# GIVEN TASK A
In the listing, update the lines starting with the line that contains "Here are some" and going on through the end of the listing, replacing "banana plant" with "plantain" and keeping everything else the same. Leave the pictures out of your answer.

# DOCUMENT SECTION
The United States and Israel cooperated to pursue and kill a senior al-Qaeda operative in Iran earlier this year, a bold intelligence operation by the two allied nations that came as the Trump administration was ramping up pressure on Tehran.

Four current and former US officials said Abu Mohammed al-Masri, al-Qaeda’s second leader, was killed by assassins in the Iranian capital in August.

The US provided intelligence to the Israelis on where they could find Masri and the alias he was using at the time, while Israeli agents carried out the killing, according to two of the officials.

The two other officials affirmed Masri’s killing but could not provide specific details, according to an Associated Press report on Sunday.

Masri was gunned down in a Tehran alley on Aug. 7, which coincided with the anniversary of the 1998 bombings of the US embassies in Nairobi, Kenya, and Dar es Salaam, Tanzania.

He was widely believed to have participated in the planning of those attacks and was wanted on terrorism charges by the US Federal Bureau of Investigation (FBI).

Masri’s death is a blow to al-Qaeda, the terror network that orchestrated the Sept. 11, 2001 attacks in the US, and comes amid rumors in the Middle East about the fate of the group’s leader, Ayman al-Zawahiri.

The four officials could not confirm those reports but said the US intelligence community was trying to determine their credibility.

Two of the officials — one within the intelligence community and with direct knowledge of the operation and another former CIA officer briefed on the matter — said Masri was killed by Kidon, a unit within the secretive Israeli spy organization Mossad allegedly responsible for the assassination of high-value targets. In Hebrew, Kidon means bayonet or “tip of the spear.”

The official in the intelligence community said Masri’s daughter, Maryam, was also a target of the operation.

The US believed she was being groomed for a leadership role in al-Qaeda and intelligence suggested she was involved in operational planning, according to the official, who like the others, spoke on condition of anonymity to discuss sensitive intelligence.

Masri’s daughter was the widow of Hamza bin Laden, the son of al-Qaeda mastermind Osama bin Laden. He was killed last year in a US counterterrorism operation in the Afghanistan-Pakistan region.

The news of Masri’s death was first reported by The New York Times. Both the CIA and Israeli Prime Minister Benjamin Netanyahu’s office, which oversees the Mossad intelligence agency, declined to comment.

Israel and Iran are bitter enemies, with the Iranian nuclear program Israel’s top security concern. Israel has welcomed the Trump administration’s withdrawal from the 2015 Iranian nuclear accord and the US pressure campaign on Tehran.

At the time of the killings, the Trump administration was in the advanced stages of trying to push through the UN Security Council the reinstatement of all international sanctions on Iran that were lifted under the nuclear agreement.

None of the other Security Council members went along with the US, which has vowed to punish countries that do not enforce the sanctions as part of its “maximum pressure” campaign on Iran.

Israeli officials are concerned the incoming administration of President-elect Joe Biden could return to the nuclear accord.

# THE DATA
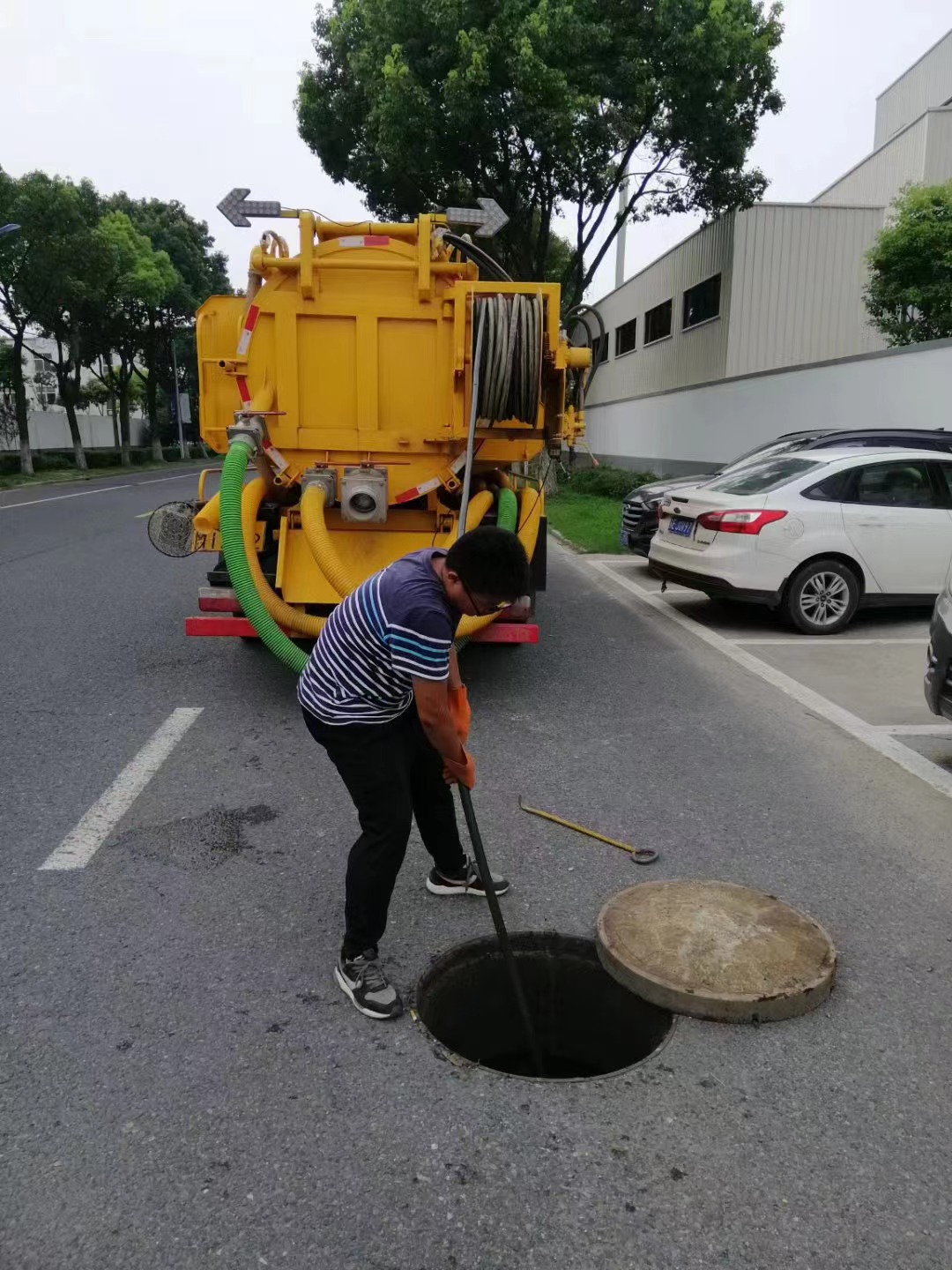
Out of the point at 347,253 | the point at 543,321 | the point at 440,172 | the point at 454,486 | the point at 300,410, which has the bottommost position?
the point at 454,486

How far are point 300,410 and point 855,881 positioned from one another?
174 inches

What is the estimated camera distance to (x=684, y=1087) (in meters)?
2.71

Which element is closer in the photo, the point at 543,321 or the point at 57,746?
the point at 57,746

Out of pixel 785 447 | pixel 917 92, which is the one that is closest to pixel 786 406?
pixel 785 447

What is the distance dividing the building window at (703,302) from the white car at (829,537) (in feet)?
52.4

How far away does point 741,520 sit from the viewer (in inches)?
331

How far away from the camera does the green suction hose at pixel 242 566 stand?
226 inches

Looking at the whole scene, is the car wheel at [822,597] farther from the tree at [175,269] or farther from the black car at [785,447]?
the tree at [175,269]

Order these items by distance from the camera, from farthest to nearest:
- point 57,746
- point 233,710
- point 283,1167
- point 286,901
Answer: point 233,710, point 57,746, point 286,901, point 283,1167

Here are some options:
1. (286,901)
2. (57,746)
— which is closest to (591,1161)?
(286,901)

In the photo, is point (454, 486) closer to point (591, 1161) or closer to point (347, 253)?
point (347, 253)

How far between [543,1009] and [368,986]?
0.68 m

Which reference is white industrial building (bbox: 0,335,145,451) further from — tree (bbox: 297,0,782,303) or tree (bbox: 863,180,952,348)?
tree (bbox: 863,180,952,348)

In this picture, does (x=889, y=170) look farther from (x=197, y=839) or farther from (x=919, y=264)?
(x=197, y=839)
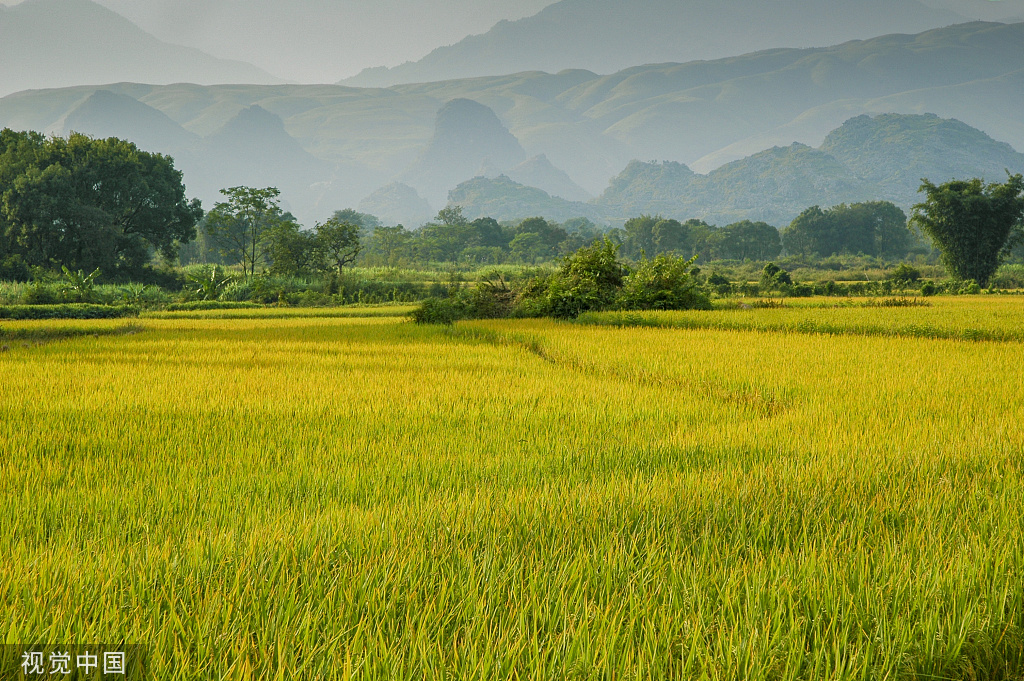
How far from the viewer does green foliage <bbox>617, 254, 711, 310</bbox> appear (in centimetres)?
1694

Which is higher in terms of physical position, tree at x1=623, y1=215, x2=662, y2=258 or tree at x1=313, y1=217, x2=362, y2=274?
tree at x1=623, y1=215, x2=662, y2=258

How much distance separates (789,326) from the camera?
472 inches

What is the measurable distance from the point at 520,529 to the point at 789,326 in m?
11.2

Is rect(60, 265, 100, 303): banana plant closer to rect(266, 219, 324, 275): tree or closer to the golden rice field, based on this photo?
rect(266, 219, 324, 275): tree

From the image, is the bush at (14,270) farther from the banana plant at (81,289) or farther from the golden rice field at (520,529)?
the golden rice field at (520,529)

# GIVEN TASK B
Name every country mentioned in the article about the killing of Abu Mohammed al-Masri.

# EXERCISE SOLUTION A
Here are some options:
1. (286,901)
2. (57,746)
— which is closest to (591,1161)?
(286,901)

In the photo, is point (454, 486) closer to point (591, 1161) or closer to point (347, 253)?
point (347, 253)

How far between [543,1009] and [368,986]?
0.68 m

Which reference is white industrial building (bbox: 0,335,145,451) further from — tree (bbox: 297,0,782,303) or tree (bbox: 863,180,952,348)?
tree (bbox: 863,180,952,348)

In this picture, does (x=889, y=170) look farther from (x=197, y=839) or farther from (x=919, y=264)?
(x=197, y=839)
How far from the viewer does green foliage <bbox>617, 254, 711, 310</bbox> appear (in centimetres)?
1694

Which is higher in terms of physical position, tree at x1=623, y1=215, x2=662, y2=258 or tree at x1=313, y1=217, x2=362, y2=274?
tree at x1=623, y1=215, x2=662, y2=258

How much distance separates (789,326) from the camera?
472 inches

What is the measurable distance from the point at 520,529 to the point at 789,326 in m?
11.2

Is rect(60, 265, 100, 303): plantain closer to rect(266, 219, 324, 275): tree or closer to the golden rice field, based on this photo?
rect(266, 219, 324, 275): tree

From the image, is the bush at (14,270) farther from the plantain at (81,289) or farther from the golden rice field at (520,529)?
the golden rice field at (520,529)

# EXERCISE SOLUTION B
United States, Israel, Iran, Kenya, Tanzania, Afghanistan, Pakistan